It’s a brave man who strolls up and announces the death of something which has remained fundamental to computing since the 1950s, but that didn’t scare NetApp’s Matt Swinbourne.

The systems engineer boldly declares that mechanical disk – the high speed versions, at least – is dead. But what killed it? Flash.

Before we get into Swinbourne’s high-octane rantings, let’s first take a look at that other casualty of the fast-moving data storage industry. You know what’s coming next: tape.

Since as far back as around 2000, the news of tape’s death has been greatly exaggerated. That’s because the bloody stuff, for all its foibles, just persists in hanging around in dank data center dungeons year in and year out.

So what gives, Mr. S?

“It’s simple economics. To achieve the data throughput performance of a single flash-based disc, you’d need several hundred high-speed disks working together,” says Swinbourne.

Nice bombshell. And there’s more fancy economics, or rather economies, too.

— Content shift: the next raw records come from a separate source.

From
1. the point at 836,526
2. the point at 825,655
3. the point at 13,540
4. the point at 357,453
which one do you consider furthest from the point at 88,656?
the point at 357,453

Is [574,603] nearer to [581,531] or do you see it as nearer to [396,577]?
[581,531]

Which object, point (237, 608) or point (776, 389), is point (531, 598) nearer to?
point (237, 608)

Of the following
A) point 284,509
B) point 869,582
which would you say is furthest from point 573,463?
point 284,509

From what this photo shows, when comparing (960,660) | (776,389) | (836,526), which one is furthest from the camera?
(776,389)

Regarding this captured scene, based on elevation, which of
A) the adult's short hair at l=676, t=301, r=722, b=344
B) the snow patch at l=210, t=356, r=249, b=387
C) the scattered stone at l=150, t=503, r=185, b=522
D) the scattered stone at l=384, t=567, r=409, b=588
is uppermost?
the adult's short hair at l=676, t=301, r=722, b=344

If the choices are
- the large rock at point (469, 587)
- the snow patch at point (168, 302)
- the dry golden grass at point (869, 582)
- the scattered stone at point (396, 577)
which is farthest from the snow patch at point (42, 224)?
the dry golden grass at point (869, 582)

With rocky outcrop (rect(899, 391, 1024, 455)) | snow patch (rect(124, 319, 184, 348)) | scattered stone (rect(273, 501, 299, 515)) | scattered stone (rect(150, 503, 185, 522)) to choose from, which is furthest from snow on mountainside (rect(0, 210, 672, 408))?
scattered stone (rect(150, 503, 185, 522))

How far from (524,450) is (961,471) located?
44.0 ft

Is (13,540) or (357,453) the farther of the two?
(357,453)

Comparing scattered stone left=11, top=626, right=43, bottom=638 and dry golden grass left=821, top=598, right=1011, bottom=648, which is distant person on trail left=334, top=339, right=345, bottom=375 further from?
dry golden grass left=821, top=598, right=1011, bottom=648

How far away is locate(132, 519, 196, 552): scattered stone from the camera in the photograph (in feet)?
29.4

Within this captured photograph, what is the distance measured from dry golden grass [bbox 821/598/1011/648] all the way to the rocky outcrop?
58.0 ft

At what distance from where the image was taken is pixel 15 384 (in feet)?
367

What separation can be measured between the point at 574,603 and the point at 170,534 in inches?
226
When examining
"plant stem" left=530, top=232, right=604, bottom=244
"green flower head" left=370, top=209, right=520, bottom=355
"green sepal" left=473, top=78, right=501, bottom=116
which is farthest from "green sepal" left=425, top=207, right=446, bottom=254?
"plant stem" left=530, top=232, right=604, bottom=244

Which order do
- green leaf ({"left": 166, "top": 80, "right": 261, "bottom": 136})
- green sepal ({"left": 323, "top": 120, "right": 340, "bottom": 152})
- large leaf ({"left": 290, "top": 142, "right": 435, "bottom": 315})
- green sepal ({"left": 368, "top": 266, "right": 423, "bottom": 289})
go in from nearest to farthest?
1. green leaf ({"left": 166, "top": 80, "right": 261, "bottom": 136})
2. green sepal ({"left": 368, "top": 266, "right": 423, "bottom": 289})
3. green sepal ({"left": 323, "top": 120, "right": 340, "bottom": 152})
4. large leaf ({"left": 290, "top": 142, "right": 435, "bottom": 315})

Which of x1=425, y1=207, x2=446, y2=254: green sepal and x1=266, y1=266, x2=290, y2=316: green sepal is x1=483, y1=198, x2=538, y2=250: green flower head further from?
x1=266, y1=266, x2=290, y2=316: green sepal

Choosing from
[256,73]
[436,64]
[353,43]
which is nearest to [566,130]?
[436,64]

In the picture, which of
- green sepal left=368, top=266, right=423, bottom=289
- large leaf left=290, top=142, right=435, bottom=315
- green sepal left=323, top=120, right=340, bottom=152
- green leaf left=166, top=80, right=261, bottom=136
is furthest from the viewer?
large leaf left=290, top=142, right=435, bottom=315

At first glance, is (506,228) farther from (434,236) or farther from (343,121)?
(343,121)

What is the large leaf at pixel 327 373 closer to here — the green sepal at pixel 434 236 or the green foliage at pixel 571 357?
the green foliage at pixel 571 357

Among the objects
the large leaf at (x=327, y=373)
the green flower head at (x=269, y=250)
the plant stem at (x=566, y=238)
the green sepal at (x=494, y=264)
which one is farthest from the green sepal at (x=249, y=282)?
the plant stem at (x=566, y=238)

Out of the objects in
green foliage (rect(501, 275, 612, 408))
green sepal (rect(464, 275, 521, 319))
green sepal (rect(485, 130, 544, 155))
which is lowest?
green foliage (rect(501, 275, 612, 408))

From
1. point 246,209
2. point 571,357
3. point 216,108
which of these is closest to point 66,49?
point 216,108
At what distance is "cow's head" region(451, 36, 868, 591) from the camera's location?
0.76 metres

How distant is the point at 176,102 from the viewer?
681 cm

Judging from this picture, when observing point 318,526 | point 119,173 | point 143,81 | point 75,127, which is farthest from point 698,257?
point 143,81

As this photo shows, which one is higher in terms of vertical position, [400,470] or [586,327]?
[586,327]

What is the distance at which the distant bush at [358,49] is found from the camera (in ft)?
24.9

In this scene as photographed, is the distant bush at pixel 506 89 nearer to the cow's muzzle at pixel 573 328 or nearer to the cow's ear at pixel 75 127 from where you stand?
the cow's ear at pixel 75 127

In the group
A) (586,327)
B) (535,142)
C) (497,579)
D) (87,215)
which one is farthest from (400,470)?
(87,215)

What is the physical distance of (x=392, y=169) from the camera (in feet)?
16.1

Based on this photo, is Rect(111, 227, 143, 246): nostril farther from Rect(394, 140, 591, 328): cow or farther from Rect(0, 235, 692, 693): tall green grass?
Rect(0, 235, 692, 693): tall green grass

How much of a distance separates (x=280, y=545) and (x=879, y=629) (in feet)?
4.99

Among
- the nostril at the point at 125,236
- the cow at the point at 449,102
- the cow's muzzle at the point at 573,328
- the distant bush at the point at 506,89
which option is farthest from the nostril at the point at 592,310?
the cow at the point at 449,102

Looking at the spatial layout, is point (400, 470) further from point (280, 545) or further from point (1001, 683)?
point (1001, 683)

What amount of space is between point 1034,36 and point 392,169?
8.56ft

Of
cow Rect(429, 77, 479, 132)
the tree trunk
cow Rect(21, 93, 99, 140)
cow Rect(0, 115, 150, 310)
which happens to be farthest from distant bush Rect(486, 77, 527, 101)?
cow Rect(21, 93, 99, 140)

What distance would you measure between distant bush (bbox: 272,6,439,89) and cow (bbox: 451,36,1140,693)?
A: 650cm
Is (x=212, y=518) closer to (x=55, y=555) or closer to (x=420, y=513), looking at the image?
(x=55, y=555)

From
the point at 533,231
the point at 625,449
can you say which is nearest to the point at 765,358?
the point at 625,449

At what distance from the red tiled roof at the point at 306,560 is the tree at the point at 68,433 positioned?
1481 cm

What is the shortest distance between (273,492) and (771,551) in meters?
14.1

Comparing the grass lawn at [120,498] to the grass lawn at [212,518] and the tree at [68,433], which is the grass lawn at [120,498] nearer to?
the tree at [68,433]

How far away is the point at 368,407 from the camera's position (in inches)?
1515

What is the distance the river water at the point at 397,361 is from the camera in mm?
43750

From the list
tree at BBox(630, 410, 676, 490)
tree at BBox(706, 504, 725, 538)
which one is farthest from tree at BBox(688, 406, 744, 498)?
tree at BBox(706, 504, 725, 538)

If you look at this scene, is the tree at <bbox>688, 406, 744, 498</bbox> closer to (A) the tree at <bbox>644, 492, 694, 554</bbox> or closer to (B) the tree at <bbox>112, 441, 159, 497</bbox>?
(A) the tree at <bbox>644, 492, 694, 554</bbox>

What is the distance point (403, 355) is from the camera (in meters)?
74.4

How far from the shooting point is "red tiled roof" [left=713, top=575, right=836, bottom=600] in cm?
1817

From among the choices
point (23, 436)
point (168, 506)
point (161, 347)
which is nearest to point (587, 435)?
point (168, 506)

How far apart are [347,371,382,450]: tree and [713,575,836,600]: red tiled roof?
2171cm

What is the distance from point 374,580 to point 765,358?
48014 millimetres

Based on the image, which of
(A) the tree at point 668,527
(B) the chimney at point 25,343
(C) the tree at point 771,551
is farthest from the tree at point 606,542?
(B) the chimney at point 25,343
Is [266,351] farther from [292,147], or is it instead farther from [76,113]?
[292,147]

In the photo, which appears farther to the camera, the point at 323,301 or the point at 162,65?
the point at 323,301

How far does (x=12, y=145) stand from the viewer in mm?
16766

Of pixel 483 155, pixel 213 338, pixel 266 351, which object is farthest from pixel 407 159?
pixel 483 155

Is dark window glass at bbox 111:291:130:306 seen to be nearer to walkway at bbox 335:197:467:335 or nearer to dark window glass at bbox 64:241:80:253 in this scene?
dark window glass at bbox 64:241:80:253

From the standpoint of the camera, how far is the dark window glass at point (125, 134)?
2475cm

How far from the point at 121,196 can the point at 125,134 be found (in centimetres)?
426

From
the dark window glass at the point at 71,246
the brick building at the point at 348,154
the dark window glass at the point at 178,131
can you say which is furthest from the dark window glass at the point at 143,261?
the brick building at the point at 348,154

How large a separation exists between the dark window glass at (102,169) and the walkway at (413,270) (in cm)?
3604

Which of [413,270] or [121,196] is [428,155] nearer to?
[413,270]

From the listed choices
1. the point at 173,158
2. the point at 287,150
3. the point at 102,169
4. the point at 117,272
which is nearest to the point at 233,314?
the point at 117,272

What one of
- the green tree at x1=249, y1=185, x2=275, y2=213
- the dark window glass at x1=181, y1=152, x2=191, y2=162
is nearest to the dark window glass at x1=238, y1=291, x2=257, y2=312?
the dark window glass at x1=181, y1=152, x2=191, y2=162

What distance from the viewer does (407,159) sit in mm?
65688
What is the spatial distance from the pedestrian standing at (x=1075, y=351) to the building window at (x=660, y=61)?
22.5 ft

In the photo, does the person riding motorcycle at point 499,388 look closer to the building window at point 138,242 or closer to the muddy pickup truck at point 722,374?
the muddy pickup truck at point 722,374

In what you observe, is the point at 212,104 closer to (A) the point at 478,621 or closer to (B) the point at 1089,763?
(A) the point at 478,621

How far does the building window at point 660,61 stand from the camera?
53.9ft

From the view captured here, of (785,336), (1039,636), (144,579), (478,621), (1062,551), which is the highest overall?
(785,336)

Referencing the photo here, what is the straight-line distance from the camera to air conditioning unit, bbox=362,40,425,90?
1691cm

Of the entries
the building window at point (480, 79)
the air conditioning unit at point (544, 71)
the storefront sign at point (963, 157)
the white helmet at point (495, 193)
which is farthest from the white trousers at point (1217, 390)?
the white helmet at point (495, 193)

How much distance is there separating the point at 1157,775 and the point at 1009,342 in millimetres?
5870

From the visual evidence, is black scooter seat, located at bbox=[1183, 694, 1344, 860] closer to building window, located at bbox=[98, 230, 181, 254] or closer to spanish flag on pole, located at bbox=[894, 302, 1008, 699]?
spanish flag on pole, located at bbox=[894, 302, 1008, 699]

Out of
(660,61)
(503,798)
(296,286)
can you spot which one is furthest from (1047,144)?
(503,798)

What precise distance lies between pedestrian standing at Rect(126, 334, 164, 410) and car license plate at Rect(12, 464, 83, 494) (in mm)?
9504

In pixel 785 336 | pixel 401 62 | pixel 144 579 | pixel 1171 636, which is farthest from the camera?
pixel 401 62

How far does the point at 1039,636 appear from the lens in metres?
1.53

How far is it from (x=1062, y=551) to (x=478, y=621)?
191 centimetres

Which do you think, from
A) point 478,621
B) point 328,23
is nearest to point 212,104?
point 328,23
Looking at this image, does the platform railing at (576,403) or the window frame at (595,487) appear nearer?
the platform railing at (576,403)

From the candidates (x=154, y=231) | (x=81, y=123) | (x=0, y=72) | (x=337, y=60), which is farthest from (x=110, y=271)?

Of scale.

Like many things in the IT industry, what was once heinously expensive soon becomes almost laughably cheap as economies of scale kick in and products become commoditised.

We’ve seen that happen with hard drives, big ones of which can be had for the price of a couple days’ grocieries.

So too with flash disk; the stuff is popping up everywhere, from enterprise arrays through to PCs and of course those gadgets you stick into your USB port.

Remember how expensive they once were? No, we don’t either, that’s how long ago it was that anyone in the IT industry actually paid for one.

Where high-speed and high-throughput is required in tiered storage environments, flash beats spinning disk where it matters most: cost/performance.

When an economic reason for killing something is advanced, expect CIOs, with the blessing of their CFOs, to sharpen the knife.

*Hot on the heels of Swinbourne’s obituary for high-speed disk, NetApp has announced the first product in its all-flash line: the EF540 flash array. It provides >300,000 IOPS, submillisecond latency, and 6GBps throughput. Useful for building an all-flash array or serving as an intelligent caching device, it provides performance which can be achieved by the combined work of 1,000 15k drives in 2U.